RECORD EXCERPTS ▸
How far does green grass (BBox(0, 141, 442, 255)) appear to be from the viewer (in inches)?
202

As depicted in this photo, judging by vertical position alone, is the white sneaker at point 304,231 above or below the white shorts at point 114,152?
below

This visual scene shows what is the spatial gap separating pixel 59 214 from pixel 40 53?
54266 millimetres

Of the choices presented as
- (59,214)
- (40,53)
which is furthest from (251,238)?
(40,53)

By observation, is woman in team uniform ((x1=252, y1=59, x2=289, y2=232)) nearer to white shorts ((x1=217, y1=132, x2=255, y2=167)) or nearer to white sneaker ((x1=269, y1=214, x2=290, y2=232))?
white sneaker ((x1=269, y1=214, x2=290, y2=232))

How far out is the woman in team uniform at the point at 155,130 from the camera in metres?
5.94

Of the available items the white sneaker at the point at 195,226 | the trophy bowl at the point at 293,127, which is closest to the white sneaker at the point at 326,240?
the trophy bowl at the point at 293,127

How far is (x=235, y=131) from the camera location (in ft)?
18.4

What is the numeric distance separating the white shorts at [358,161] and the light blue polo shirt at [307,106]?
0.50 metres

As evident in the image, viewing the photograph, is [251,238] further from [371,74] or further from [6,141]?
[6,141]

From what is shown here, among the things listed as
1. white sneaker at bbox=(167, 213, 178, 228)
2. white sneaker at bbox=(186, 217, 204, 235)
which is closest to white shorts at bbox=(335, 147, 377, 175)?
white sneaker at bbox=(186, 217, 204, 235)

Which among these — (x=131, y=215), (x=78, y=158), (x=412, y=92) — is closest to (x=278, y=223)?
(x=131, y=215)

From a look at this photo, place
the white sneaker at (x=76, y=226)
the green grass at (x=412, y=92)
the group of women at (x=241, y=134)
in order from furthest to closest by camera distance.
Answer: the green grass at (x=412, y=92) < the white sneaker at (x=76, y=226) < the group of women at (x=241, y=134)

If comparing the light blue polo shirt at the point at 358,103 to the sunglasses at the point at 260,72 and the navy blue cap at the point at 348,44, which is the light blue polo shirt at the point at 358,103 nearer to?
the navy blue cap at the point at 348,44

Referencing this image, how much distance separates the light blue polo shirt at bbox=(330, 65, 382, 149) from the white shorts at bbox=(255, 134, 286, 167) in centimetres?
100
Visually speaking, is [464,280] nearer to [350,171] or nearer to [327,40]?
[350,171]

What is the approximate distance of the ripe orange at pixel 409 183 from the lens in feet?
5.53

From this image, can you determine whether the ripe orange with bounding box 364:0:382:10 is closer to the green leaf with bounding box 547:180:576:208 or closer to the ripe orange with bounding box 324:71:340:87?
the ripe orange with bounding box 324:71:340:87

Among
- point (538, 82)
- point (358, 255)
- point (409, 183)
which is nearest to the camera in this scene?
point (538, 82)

EXERCISE OBJECTIVE ▸
Print the listing above verbatim, starting with its first line and going on through the line containing "0.50 metres", with both of those lines included.

ANSWER BELOW ▸
How far does green grass (BBox(0, 141, 442, 255)) appear to be from the viewer (in inches)?
202

As depicted in this photo, judging by vertical position alone, is the white sneaker at point 304,231 above or below the white shorts at point 114,152?
below

This visual scene shows what is the spatial gap separating pixel 59 214 from pixel 40 53?
54266 millimetres

Of the choices presented as
- (59,214)
- (40,53)
which is furthest from (251,238)?
(40,53)

By observation, is woman in team uniform ((x1=252, y1=59, x2=289, y2=232)) nearer to white shorts ((x1=217, y1=132, x2=255, y2=167)) or nearer to white sneaker ((x1=269, y1=214, x2=290, y2=232))?
white sneaker ((x1=269, y1=214, x2=290, y2=232))

How far out is the woman in team uniform at the point at 155,130 from the camera in metres?
5.94

Of the available items the white sneaker at the point at 195,226 | the trophy bowl at the point at 293,127, which is closest to the white sneaker at the point at 326,240?
the trophy bowl at the point at 293,127

How far is (x=235, y=131) from the camera location (in ft)?
18.4

What is the numeric distance separating the white shorts at [358,161] and the light blue polo shirt at [307,106]?
0.50 metres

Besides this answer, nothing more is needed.